How you store your tape will greatly affect its life. About the worst thing you can do is leave cassettes on the parcel shelf of your car on a sunny day as the heat will eventually spoil the recordings and may even warp the cassette shell itself. Tapes prefer to be stored at a fairly constant room temperature without ever getting very hot or very cold. A cupboard in your bedroom is ideal.
Tapes also hate dust because it gets between the tape and the head causing loss of tone, dropout and accelerated head wear. Cassettes should be put back in their storage cases while open-reel tapes should be stored in plastic bags before being replaced in their boxes and stored stood on end. Professional tape stores are temperature and humidity controlled but for the home user, a little common sense goes a long way.
It's also a good idea to wind open-reel tapes right through at play speed before storage to ensure that the tape is neatly wound.

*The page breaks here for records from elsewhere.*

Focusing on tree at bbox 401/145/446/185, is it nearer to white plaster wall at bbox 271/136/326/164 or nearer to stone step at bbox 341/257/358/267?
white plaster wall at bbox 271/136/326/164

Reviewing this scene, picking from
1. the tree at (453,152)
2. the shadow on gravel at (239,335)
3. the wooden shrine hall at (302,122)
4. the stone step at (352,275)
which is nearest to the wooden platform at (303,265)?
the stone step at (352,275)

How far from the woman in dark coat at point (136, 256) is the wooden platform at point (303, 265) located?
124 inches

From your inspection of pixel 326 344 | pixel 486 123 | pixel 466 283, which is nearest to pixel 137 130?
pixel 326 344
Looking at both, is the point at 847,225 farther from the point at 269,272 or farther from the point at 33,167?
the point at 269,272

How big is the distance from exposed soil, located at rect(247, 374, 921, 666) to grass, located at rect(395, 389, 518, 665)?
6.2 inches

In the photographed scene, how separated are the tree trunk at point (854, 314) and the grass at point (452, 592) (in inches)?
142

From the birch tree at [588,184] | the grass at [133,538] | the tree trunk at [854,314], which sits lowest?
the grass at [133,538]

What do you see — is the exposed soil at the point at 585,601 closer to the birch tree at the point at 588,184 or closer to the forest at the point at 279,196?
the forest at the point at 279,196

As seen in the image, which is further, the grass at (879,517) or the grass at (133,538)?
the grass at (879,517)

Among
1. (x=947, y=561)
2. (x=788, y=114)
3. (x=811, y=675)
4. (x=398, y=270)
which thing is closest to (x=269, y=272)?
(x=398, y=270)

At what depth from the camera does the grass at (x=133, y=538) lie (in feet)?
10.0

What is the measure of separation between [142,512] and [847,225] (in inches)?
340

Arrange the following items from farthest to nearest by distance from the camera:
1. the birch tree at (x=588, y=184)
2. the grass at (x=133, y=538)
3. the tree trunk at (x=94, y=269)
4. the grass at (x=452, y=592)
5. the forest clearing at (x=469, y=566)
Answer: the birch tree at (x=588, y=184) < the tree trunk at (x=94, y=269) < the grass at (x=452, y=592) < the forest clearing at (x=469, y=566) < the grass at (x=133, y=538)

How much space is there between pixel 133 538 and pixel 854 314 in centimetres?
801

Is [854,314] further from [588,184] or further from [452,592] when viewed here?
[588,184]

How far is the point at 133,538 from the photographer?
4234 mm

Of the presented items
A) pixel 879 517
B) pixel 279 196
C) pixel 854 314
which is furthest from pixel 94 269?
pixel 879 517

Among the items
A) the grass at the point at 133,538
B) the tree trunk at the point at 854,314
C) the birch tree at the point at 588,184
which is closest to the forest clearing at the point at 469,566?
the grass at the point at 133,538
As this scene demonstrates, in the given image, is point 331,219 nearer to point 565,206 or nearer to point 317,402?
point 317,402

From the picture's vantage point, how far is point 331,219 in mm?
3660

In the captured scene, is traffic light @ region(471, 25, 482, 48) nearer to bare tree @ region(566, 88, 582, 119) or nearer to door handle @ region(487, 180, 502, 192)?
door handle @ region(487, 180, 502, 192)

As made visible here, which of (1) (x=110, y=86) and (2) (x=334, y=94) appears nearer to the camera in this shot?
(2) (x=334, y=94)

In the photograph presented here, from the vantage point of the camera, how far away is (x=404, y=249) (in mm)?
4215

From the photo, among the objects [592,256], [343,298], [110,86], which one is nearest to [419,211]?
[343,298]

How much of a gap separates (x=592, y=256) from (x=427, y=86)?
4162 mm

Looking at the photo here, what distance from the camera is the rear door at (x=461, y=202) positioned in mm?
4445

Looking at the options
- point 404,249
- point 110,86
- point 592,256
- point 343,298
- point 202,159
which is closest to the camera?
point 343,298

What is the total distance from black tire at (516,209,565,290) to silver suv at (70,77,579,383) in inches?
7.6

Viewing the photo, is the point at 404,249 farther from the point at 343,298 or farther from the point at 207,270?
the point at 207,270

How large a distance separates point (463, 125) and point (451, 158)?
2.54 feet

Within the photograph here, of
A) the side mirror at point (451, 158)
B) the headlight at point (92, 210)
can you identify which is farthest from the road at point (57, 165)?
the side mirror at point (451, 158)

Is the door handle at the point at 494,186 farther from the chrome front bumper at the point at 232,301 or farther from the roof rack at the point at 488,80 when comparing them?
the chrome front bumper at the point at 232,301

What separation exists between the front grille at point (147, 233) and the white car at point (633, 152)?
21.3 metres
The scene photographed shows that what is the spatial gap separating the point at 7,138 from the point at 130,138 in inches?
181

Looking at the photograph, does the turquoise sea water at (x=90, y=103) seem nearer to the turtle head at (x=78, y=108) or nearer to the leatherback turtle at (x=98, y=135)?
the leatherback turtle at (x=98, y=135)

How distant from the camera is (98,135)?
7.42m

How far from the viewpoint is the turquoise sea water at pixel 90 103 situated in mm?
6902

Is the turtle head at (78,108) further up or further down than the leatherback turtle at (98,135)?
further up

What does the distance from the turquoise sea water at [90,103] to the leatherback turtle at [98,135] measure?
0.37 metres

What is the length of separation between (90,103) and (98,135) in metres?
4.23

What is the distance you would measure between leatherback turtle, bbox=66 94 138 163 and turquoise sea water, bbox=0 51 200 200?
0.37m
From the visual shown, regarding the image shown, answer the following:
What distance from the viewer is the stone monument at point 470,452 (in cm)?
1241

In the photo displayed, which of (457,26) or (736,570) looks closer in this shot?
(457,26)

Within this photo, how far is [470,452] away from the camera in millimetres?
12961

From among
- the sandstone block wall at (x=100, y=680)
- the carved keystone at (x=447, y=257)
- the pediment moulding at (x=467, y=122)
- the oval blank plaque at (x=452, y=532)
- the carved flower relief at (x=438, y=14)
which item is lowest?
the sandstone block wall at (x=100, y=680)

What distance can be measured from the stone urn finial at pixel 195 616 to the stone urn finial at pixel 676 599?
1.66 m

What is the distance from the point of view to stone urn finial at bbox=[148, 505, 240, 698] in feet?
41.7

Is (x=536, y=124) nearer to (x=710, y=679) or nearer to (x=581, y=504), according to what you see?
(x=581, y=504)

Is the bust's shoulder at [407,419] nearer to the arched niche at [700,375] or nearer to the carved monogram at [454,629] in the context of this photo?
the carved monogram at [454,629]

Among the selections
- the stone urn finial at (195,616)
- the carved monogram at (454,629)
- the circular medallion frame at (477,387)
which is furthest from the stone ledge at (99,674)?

This prevents the edges sticking out where they can easily be damaged — particularly serious if you use a narrow format multitrack machine, as you could damage the outside tracks to the extent where serious dropouts occur.
Tapes are a magnetic recording medium so another way to guarantee problems is to store them close to magnets. Always keep your tapes at least a couple of feet away from speakers and try to anticipate less obvious sources of high intensity magnetism such as guitar pickups, electrical equipment with transformers such as power amps and effects and, of course, TV sets.
Simple eh? Absorb all of this and you'll get the best out of whatever tape you choose to use. All you've got to do then is record some great music. Well, it couldn't all be this easy could it?